Kutipan Teks:
----------------------------------------
Selamat membaca !

"Semoga bermanfaat, anda boleh mengutip sebagian artikel di blog ini, dengan syarat wajib mencantumkan akun ini dan penulisnya sebagai sumber rujukan, terima kasih.."

Senin, 05 September 2011

Teosos : Mari Fahami Teori Sosiologi Modern


Oleh : Saddam Cahyo*

Tulisan kali ini berusaha mengajak kita mulai memahami teori sosiologi modern yang sebenarnya sangat fundamental untuk kita fahami sebagai mahasiswa jurusan sosiologi.  Jika pada tulisan sebelumnya saya sedikit mengupas pemahaman akan teori klasik, kini coba dijelaskan perbedaan mendasarnya dengan teori modern yang akan kita bahas lebih lanjut.
----------------------------------------
Data yang Diberikan:
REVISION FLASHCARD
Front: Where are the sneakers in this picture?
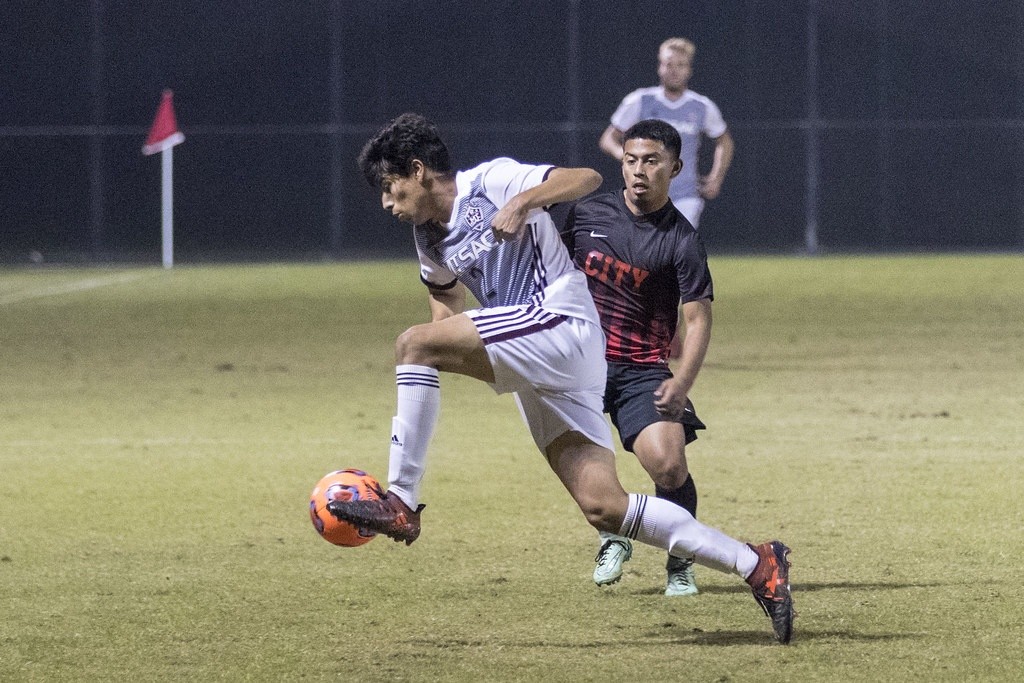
----------------------------------------
Soal Latihan:
(1) Ganti "mahasiswa" dengan "pelajar" pada bagian tulisan tentang teori sosiologi modern yang dimulai dari "Oleh : Saddam" dan berakhir pada "bahas lebih lanjut.".
(2) Dalam tulisan tentang teori sosiologi modern, siapa nama penulisnya?
(3) Ringkas paragraf yang diawali "Tulisan kali ini berusaha" dalam tulisan tentang teori sosiologi modern tanpa menghilangkan fakta utamanya.
Baris-baris data tersebut tidak diperlukan.

Jawaban Tiap Soal:
(1)
Oleh : Saddam Cahyo*

Tulisan kali ini berusaha mengajak kita mulai memahami teori sosiologi modern yang sebenarnya sangat fundamental untuk kita fahami sebagai pelajar jurusan sosiologi.  Jika pada tulisan sebelumnya saya sedikit mengupas pemahaman akan teori klasik, kini coba dijelaskan perbedaan mendasarnya dengan teori modern yang akan kita bahas lebih lanjut.

(2) Saddam Cahyo.

(3) Tulisan ini mengajak mahasiswa jurusan sosiologi memahami teori sosiologi modern yang sangat fundamental. Tulisan ini juga menjelaskan perbedaan mendasar teori modern dengan teori klasik yang dibahas pada tulisan sebelumnya.